Search code examples
pythonscikit-learnlinear-regressionpipeline

How Linear Regression coefficients are stored in Sklearn pipelines?


I have been trying to understand the use of Sklearn Pipelines.

I run the following code to scale my data and fit a linear regression within a Pipeline and plot the regression:

pipe = make_pipeline(StandardScaler(), LinearRegression())
pipe.fit(x_train, y_train) 

xfit = np.linspace(0, 1.25, 50) #Fake data to plot straight line
yfit = pipe.predict(xfit[:, np.newaxis])
plt.scatter(x_train, y_train)
plt.plot(xfit, yfit, color='r')

PlotLinearRegression

However, when trying to plot the linear regression by hand i.e. finding the linear regression coefficients and intercept from the LinearRegression object stored in the Pipeline with the following code. Dark magic is involved as this does not display the same regression (coef + intercept) as the ones used by the Pipeline (see graph).

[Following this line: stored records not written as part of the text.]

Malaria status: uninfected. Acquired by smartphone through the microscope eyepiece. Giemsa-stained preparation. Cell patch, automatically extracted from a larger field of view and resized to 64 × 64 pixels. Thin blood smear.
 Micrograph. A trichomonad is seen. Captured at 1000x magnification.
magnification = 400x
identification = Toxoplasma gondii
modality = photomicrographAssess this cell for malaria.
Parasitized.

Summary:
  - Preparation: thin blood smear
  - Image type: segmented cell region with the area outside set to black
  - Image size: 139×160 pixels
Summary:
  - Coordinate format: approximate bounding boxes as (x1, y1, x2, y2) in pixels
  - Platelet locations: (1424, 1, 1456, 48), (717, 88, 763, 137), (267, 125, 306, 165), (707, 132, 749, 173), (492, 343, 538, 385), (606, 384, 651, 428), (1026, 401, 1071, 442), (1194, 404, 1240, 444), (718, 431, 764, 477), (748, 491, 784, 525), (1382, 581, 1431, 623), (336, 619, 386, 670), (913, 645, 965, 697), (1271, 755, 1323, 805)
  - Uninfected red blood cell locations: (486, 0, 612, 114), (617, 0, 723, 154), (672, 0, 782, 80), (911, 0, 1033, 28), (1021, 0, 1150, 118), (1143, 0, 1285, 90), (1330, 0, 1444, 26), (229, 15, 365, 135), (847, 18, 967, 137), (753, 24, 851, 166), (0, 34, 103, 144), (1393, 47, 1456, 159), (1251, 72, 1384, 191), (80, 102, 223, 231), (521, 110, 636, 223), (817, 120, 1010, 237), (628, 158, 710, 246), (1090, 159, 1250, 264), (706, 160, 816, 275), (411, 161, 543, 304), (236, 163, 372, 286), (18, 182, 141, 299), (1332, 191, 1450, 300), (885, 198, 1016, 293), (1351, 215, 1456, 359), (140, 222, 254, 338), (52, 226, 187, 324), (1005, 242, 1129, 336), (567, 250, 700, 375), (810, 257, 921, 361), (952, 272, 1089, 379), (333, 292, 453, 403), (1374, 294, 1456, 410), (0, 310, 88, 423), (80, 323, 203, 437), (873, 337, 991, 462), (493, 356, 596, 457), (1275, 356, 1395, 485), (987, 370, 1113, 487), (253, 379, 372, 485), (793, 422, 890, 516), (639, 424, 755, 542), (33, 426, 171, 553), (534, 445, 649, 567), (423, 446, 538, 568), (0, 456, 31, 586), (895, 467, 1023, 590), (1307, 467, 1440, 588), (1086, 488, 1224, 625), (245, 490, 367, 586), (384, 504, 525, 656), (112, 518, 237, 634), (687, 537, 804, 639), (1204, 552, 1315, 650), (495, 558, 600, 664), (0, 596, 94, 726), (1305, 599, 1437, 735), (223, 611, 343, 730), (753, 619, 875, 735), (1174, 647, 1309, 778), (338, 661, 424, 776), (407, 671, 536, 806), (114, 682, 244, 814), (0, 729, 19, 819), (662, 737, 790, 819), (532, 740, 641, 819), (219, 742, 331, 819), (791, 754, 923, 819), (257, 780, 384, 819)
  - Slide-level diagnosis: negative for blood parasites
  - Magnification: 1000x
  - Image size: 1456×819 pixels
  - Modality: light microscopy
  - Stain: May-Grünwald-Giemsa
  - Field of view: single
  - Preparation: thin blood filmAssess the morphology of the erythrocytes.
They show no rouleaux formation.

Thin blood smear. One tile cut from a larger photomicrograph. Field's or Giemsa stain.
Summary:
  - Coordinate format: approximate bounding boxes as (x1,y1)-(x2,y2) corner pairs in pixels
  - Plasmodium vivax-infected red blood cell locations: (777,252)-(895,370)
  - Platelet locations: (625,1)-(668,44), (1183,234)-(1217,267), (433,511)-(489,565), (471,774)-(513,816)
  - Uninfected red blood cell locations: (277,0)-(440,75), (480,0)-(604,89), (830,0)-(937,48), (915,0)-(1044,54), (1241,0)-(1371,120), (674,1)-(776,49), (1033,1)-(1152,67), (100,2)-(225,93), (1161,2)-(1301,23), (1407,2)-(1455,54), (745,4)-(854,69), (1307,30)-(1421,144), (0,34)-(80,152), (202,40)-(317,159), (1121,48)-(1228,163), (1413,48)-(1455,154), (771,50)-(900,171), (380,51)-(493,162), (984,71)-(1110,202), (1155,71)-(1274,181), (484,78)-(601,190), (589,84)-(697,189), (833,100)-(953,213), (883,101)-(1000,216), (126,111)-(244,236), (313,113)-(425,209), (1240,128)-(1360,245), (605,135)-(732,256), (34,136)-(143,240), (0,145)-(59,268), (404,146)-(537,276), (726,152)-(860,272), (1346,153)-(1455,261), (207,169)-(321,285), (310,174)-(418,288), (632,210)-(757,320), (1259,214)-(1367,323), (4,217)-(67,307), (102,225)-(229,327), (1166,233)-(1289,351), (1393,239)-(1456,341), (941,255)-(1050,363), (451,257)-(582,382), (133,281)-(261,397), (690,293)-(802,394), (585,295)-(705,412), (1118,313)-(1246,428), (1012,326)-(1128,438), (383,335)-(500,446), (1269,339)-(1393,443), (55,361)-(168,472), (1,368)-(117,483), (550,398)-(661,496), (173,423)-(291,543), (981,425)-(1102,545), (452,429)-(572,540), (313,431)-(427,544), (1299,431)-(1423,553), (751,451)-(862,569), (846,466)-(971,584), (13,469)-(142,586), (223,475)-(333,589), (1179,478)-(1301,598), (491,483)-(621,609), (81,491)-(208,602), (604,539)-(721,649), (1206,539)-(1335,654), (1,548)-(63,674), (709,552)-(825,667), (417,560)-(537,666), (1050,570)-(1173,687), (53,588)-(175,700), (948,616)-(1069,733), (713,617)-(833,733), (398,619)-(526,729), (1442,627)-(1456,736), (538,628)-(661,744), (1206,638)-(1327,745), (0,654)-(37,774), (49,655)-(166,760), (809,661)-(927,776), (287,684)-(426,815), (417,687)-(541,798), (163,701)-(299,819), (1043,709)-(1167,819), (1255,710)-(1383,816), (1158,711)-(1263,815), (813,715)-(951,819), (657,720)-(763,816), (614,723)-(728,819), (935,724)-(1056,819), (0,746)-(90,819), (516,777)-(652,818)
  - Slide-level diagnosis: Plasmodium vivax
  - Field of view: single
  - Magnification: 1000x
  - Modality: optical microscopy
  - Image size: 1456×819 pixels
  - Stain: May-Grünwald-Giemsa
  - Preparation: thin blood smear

print("Linear Regression intercept: ", pipe['linearregression'].intercept_)
print("Linear Regression coefficients: ", pipe['linearregression'].coef_)

The StandardScaler might be involved as removing it from the pipeline allows to find the regression coefficients using the code cell above.

Where the unnormalised regression coefficients and intercept are stored in the pipeline object? Or equivalently, how can we compute them from the normalised regression coefficients, using the standard scaler?


Solution

  • Any ideas on where the unnormalised regression coefficients and intercept are stored in the pipeline object?

    They are not, because the pipeline doesn't do anything besides string together the transformer(s) and model. And the model object only knows about the scaled input data.

    Or equivalently, how can we compute them from the normalised regression coefficients, using the standard scaler?

    StandardScaler has the attributes mean_ and scale_ (also var_), which contain the per-column means and standard deviations of the original data that are used to transform the data. So we have:

    y_hat = lr.coef_ * x_transformed + lr.intercept_
          = lr.coef_ * (x - scaler.mean_) / scaler.scale_ + lr.intercept_
          = (lr.coef_ / scaler.scale_) * x + (lr.intercept_ - lr.coef_ * scaler.mean_ / scaler.scale_)
    

    That is, your unnormalized regression coefficient is lr.coef_ / scaler.scale_ and the unnormalized intercept is lr.intercept_ - lr.coef_ * scaler.mean_ / scaler.scale_.

    (I haven't tested that, so do check that it makes sense.)